* [DIRECTIONS FOR THIS TASK]: Please restate each line of the data below exactly. Omit all images.

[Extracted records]
● ● ● ● ●

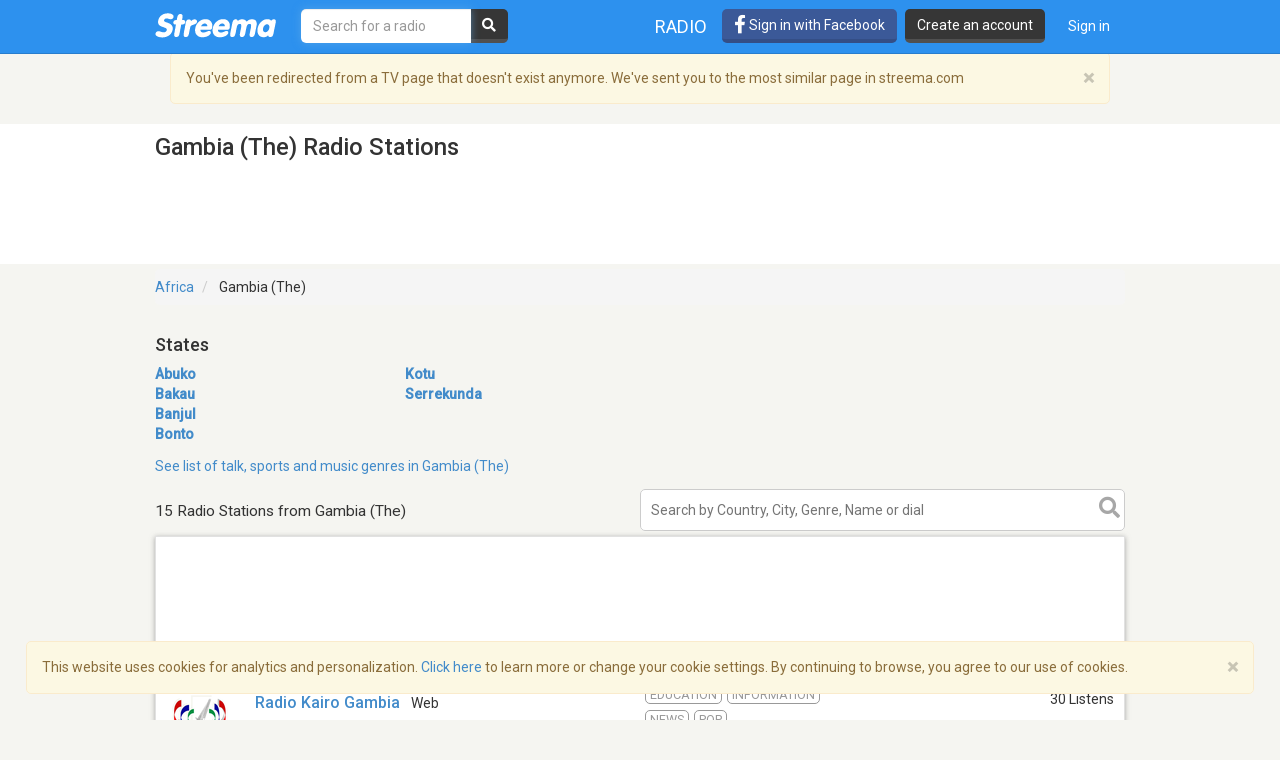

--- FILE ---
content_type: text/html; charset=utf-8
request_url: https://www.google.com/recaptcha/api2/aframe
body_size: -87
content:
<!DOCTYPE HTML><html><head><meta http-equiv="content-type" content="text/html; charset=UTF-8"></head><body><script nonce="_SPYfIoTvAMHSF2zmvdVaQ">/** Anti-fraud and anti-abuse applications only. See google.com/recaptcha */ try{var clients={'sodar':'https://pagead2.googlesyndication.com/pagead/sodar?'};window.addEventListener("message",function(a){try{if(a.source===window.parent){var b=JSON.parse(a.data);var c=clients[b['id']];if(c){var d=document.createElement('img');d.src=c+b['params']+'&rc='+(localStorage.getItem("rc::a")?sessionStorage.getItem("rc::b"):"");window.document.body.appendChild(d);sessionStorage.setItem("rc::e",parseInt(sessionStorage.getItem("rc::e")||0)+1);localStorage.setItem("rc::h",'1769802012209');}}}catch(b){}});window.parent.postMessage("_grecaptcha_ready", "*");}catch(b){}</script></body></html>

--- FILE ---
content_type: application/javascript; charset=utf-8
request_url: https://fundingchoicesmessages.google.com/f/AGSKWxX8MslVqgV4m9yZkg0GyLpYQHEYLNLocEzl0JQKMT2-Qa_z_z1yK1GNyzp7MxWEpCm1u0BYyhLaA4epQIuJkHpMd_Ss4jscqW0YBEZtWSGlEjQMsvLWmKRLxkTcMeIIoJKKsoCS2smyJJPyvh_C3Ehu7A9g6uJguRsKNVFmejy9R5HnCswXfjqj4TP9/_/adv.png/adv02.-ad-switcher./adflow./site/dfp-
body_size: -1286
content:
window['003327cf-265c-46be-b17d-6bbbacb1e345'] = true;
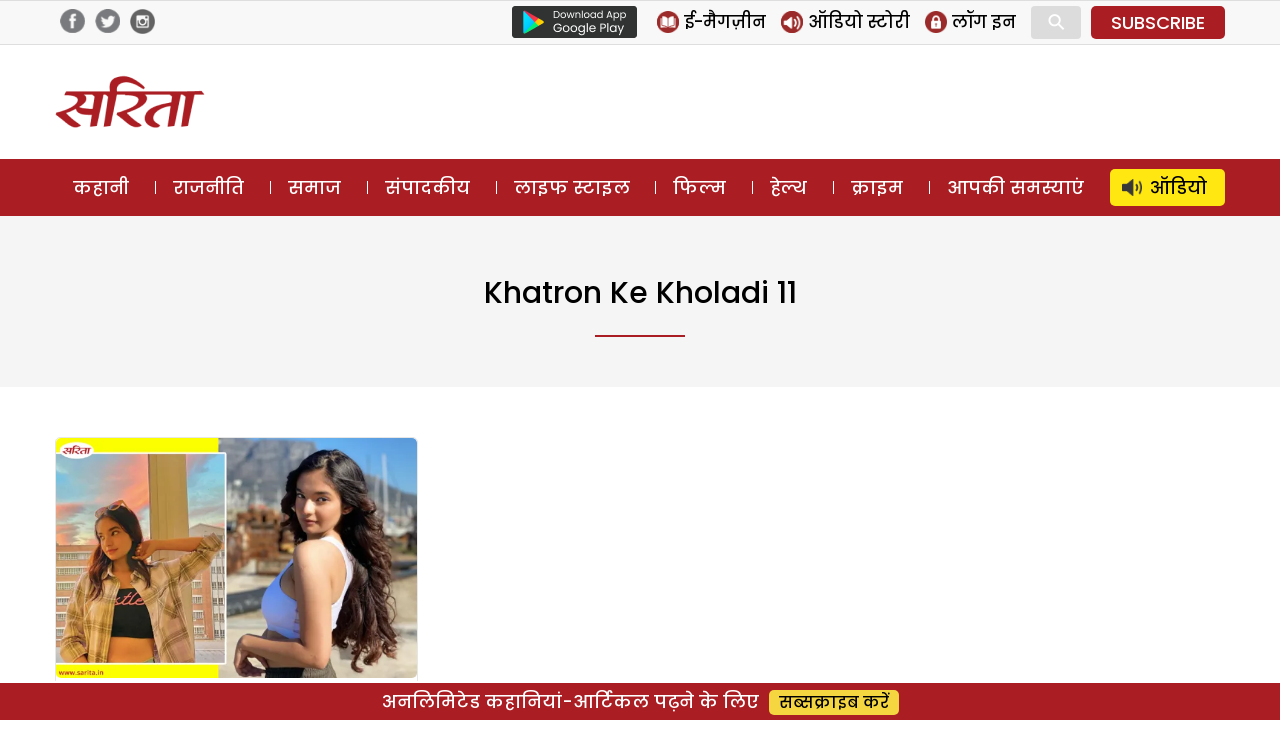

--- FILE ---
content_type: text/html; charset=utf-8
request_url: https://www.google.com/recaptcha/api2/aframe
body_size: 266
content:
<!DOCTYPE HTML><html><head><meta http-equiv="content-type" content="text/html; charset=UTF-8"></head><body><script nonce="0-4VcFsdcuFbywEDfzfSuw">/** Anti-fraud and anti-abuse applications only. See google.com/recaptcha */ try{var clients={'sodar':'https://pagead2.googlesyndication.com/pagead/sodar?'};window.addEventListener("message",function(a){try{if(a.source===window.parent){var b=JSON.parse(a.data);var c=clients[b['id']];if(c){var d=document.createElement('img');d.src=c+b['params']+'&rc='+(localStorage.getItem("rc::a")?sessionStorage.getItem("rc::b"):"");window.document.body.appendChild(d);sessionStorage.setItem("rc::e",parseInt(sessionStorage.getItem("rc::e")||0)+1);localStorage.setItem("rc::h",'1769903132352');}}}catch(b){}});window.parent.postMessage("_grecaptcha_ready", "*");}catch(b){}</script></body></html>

● ● ● ● ●

* [ANSWER SECTION]:
--- FILE ---
content_type: text/html; charset=utf-8
request_url: https://www.google.com/recaptcha/api2/aframe
body_size: -87
content:
<!DOCTYPE HTML><html><head><meta http-equiv="content-type" content="text/html; charset=UTF-8"></head><body><script nonce="_SPYfIoTvAMHSF2zmvdVaQ">/** Anti-fraud and anti-abuse applications only. See google.com/recaptcha */ try{var clients={'sodar':'https://pagead2.googlesyndication.com/pagead/sodar?'};window.addEventListener("message",function(a){try{if(a.source===window.parent){var b=JSON.parse(a.data);var c=clients[b['id']];if(c){var d=document.createElement('img');d.src=c+b['params']+'&rc='+(localStorage.getItem("rc::a")?sessionStorage.getItem("rc::b"):"");window.document.body.appendChild(d);sessionStorage.setItem("rc::e",parseInt(sessionStorage.getItem("rc::e")||0)+1);localStorage.setItem("rc::h",'1769802012209');}}}catch(b){}});window.parent.postMessage("_grecaptcha_ready", "*");}catch(b){}</script></body></html>

--- FILE ---
content_type: application/javascript; charset=utf-8
request_url: https://fundingchoicesmessages.google.com/f/AGSKWxX8MslVqgV4m9yZkg0GyLpYQHEYLNLocEzl0JQKMT2-Qa_z_z1yK1GNyzp7MxWEpCm1u0BYyhLaA4epQIuJkHpMd_Ss4jscqW0YBEZtWSGlEjQMsvLWmKRLxkTcMeIIoJKKsoCS2smyJJPyvh_C3Ehu7A9g6uJguRsKNVFmejy9R5HnCswXfjqj4TP9/_/adv.png/adv02.-ad-switcher./adflow./site/dfp-
body_size: -1286
content:
window['003327cf-265c-46be-b17d-6bbbacb1e345'] = true;

--- FILE ---
content_type: text/html; charset=utf-8
request_url: https://www.google.com/recaptcha/api2/aframe
body_size: 266
content:
<!DOCTYPE HTML><html><head><meta http-equiv="content-type" content="text/html; charset=UTF-8"></head><body><script nonce="0-4VcFsdcuFbywEDfzfSuw">/** Anti-fraud and anti-abuse applications only. See google.com/recaptcha */ try{var clients={'sodar':'https://pagead2.googlesyndication.com/pagead/sodar?'};window.addEventListener("message",function(a){try{if(a.source===window.parent){var b=JSON.parse(a.data);var c=clients[b['id']];if(c){var d=document.createElement('img');d.src=c+b['params']+'&rc='+(localStorage.getItem("rc::a")?sessionStorage.getItem("rc::b"):"");window.document.body.appendChild(d);sessionStorage.setItem("rc::e",parseInt(sessionStorage.getItem("rc::e")||0)+1);localStorage.setItem("rc::h",'1769903132352');}}}catch(b){}});window.parent.postMessage("_grecaptcha_ready", "*");}catch(b){}</script></body></html>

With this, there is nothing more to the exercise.